▶ Çalışma talimatı
Aşağıdaki listede "Judging from the" içeren satırdan "Answer: the refrigerator" içeren satıra kadar her şeyi, iki uç satır da dahil olmak üzere, her satır bir dize olacak biçimde bir JSON dizisi olarak yeniden yazın. Boş satırları diziye almayın.
----- Sağlanan kayıtlar
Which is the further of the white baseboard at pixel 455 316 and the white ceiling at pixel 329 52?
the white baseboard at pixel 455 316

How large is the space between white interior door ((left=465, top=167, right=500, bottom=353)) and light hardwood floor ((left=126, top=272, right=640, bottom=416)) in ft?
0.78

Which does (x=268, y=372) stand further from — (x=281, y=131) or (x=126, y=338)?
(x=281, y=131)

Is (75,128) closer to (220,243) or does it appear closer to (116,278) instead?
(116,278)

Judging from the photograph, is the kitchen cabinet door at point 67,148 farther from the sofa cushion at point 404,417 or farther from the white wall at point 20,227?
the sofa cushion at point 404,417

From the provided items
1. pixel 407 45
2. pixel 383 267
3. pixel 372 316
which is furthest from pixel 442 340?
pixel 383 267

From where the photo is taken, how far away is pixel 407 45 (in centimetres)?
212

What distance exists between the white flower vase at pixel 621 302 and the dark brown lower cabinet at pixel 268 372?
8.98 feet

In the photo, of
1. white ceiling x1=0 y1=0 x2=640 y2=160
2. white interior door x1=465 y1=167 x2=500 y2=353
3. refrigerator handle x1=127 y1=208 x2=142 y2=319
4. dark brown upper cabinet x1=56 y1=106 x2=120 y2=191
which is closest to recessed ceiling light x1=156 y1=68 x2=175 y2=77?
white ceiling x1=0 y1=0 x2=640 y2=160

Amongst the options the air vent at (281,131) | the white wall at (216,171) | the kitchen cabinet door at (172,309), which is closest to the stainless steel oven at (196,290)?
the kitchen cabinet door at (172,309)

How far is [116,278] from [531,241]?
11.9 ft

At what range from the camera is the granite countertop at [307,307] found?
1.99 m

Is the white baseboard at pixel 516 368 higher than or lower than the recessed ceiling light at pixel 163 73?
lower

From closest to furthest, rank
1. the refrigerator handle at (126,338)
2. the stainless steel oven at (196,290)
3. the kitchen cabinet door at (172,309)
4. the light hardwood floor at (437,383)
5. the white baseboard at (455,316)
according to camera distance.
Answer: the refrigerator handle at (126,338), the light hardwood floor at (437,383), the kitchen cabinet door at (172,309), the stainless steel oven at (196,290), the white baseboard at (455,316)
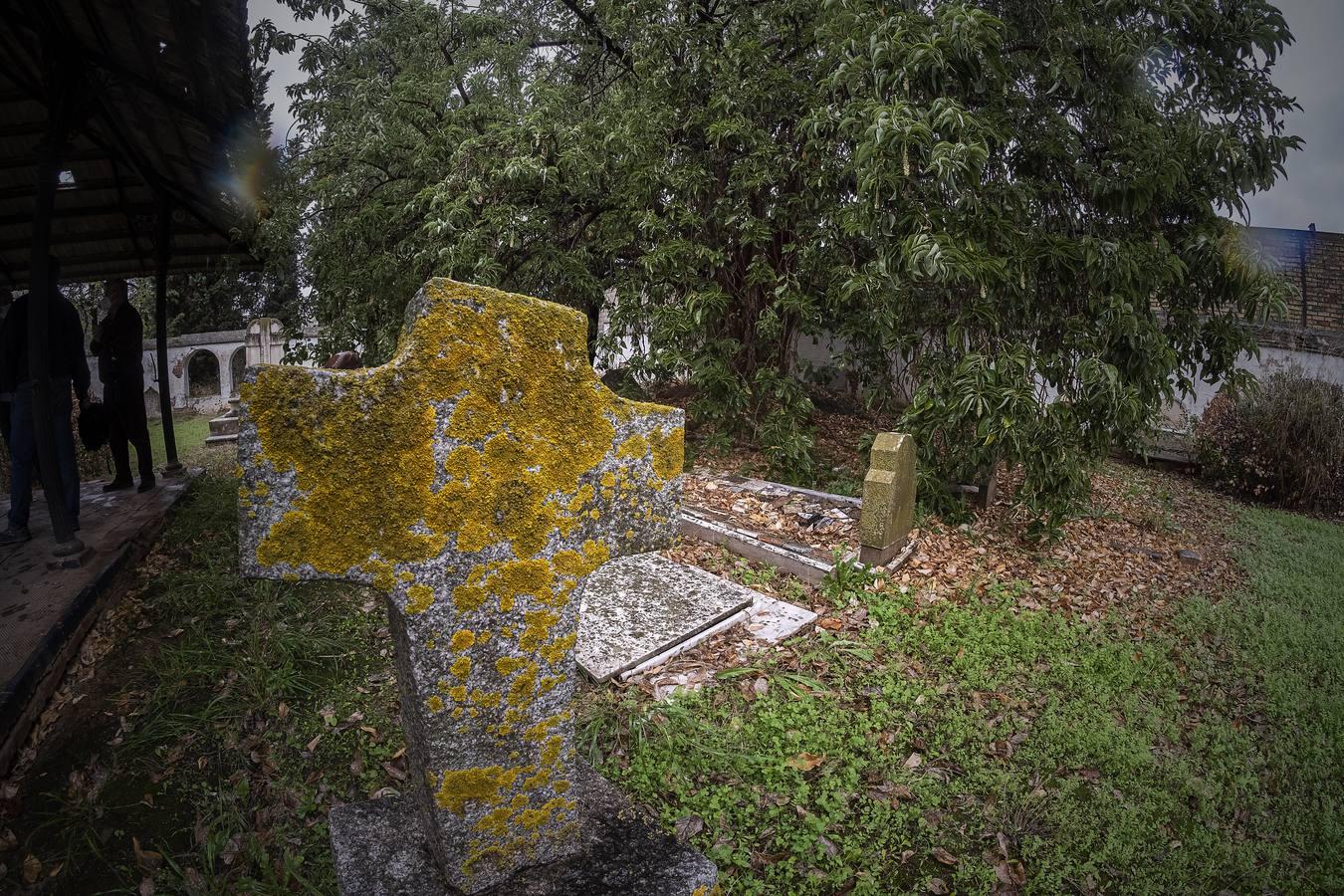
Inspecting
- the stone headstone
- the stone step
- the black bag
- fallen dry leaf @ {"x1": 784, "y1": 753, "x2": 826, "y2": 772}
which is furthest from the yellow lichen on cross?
the stone headstone

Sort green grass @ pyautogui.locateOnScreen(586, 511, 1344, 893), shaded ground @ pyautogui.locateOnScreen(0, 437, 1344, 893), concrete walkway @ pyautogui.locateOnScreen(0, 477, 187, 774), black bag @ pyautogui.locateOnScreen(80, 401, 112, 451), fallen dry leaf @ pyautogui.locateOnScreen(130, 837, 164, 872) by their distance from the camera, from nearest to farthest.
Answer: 1. fallen dry leaf @ pyautogui.locateOnScreen(130, 837, 164, 872)
2. shaded ground @ pyautogui.locateOnScreen(0, 437, 1344, 893)
3. green grass @ pyautogui.locateOnScreen(586, 511, 1344, 893)
4. concrete walkway @ pyautogui.locateOnScreen(0, 477, 187, 774)
5. black bag @ pyautogui.locateOnScreen(80, 401, 112, 451)

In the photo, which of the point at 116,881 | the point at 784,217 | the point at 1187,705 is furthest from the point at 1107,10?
the point at 116,881

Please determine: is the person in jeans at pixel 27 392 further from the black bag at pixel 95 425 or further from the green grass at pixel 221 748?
the green grass at pixel 221 748

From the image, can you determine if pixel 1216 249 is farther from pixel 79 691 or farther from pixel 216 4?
pixel 79 691

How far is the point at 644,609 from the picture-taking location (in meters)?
4.72

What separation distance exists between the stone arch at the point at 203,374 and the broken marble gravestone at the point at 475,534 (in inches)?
741

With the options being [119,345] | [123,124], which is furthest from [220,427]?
[123,124]

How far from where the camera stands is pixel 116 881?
266cm

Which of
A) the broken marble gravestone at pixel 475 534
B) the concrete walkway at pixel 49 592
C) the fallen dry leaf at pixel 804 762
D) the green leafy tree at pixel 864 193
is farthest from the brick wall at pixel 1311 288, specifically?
the concrete walkway at pixel 49 592

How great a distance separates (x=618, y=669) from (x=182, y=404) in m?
15.9

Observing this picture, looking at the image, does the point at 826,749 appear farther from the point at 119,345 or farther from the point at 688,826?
the point at 119,345

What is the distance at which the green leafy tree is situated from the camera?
5.75 m

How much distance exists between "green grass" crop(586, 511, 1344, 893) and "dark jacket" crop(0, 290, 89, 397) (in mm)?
4967

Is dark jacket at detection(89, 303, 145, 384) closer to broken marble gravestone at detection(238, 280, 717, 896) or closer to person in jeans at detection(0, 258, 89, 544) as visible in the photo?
person in jeans at detection(0, 258, 89, 544)
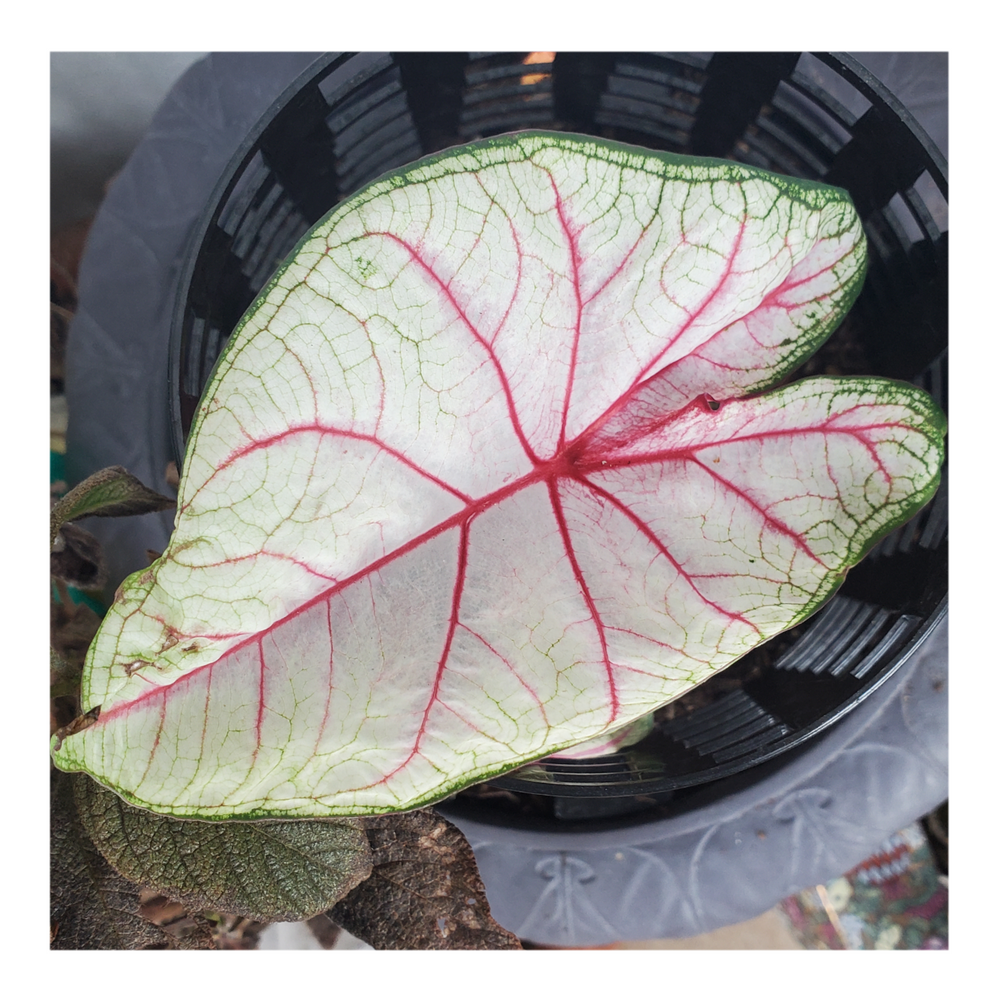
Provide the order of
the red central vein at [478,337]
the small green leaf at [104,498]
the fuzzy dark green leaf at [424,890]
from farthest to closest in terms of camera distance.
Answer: the fuzzy dark green leaf at [424,890], the small green leaf at [104,498], the red central vein at [478,337]

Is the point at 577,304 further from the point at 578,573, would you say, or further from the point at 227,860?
the point at 227,860

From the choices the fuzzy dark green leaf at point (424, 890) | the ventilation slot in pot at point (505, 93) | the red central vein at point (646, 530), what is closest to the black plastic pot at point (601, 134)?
the ventilation slot in pot at point (505, 93)

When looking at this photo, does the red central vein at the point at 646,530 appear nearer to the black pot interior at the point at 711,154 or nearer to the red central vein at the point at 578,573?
the red central vein at the point at 578,573

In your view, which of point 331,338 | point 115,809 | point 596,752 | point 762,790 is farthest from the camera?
point 762,790

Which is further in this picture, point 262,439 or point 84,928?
point 84,928

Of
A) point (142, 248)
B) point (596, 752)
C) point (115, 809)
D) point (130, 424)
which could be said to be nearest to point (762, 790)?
point (596, 752)

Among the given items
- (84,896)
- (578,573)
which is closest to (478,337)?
(578,573)
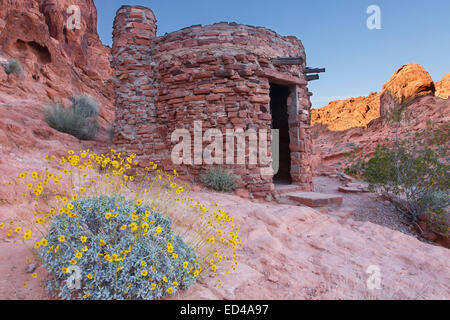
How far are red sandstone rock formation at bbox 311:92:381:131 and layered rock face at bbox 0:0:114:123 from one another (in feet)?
71.1

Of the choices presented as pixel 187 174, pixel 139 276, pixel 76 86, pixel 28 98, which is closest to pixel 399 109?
pixel 187 174

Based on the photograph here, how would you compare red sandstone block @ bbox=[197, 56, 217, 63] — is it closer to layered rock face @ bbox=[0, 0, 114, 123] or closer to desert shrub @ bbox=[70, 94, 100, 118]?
desert shrub @ bbox=[70, 94, 100, 118]

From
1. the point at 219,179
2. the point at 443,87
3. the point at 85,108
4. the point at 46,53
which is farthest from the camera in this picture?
the point at 443,87

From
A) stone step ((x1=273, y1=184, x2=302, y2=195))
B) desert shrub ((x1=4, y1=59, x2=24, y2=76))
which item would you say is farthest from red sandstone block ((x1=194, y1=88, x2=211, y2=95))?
desert shrub ((x1=4, y1=59, x2=24, y2=76))

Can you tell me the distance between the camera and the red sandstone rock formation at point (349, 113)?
949 inches

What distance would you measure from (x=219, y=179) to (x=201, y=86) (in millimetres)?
2208

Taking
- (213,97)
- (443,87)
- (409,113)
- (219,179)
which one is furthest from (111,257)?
(443,87)

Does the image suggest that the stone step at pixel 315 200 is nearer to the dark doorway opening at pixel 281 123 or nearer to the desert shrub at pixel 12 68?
the dark doorway opening at pixel 281 123

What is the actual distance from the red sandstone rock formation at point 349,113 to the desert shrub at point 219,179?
22283 mm

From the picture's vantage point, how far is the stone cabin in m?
5.55

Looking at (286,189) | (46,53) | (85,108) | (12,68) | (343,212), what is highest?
(46,53)

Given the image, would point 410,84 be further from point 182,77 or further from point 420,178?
point 182,77

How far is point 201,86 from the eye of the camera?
561 centimetres

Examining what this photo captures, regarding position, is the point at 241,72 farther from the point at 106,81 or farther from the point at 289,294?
the point at 106,81
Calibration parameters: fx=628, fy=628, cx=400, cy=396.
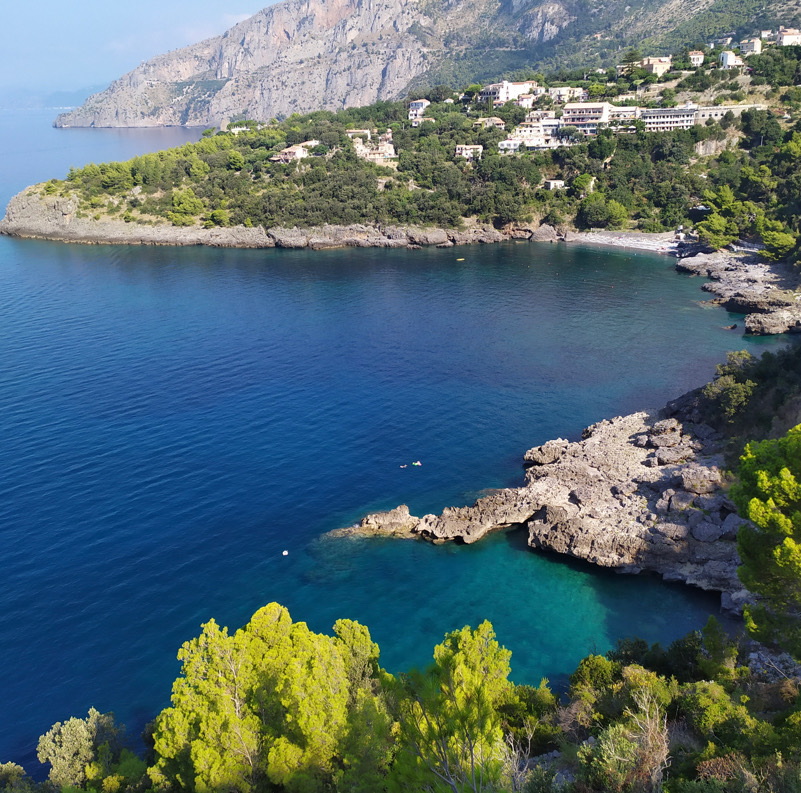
----------
▶ Yanıt
[
  "Judging from the photograph, is the kitchen cabinet door at point 67,148 farther from the sofa cushion at point 404,417 or farther from the white wall at point 20,227?",
  "the sofa cushion at point 404,417",
  "From the provided items",
  "1. pixel 407 45",
  "2. pixel 383 267",
  "3. pixel 372 316",
  "which is furthest from pixel 442 340?",
  "pixel 383 267",
  "From where the photo is taken, how far away is pixel 407 45 (in centimetres)?",
  "212",
  "What distance exists between the white flower vase at pixel 621 302 and the dark brown lower cabinet at pixel 268 372?",
  "8.98 feet",
  "In the photo, of",
  "1. white ceiling x1=0 y1=0 x2=640 y2=160",
  "2. white interior door x1=465 y1=167 x2=500 y2=353",
  "3. refrigerator handle x1=127 y1=208 x2=142 y2=319",
  "4. dark brown upper cabinet x1=56 y1=106 x2=120 y2=191",
  "which is closest to recessed ceiling light x1=156 y1=68 x2=175 y2=77?",
  "white ceiling x1=0 y1=0 x2=640 y2=160",
  "Amongst the options the air vent at (281,131) | the white wall at (216,171) | the kitchen cabinet door at (172,309), which is closest to the stainless steel oven at (196,290)?",
  "the kitchen cabinet door at (172,309)",
  "How far is [116,278] from [531,241]?",
  "11.9 ft",
  "At what range from the camera is the granite countertop at [307,307] found?",
  "1.99 m",
  "Is the white baseboard at pixel 516 368 higher than or lower than the recessed ceiling light at pixel 163 73?",
  "lower",
  "From closest to furthest, rank",
  "1. the refrigerator handle at (126,338)",
  "2. the stainless steel oven at (196,290)",
  "3. the kitchen cabinet door at (172,309)",
  "4. the light hardwood floor at (437,383)",
  "5. the white baseboard at (455,316)",
  "according to camera distance.",
  "Answer: the refrigerator handle at (126,338), the light hardwood floor at (437,383), the kitchen cabinet door at (172,309), the stainless steel oven at (196,290), the white baseboard at (455,316)"
]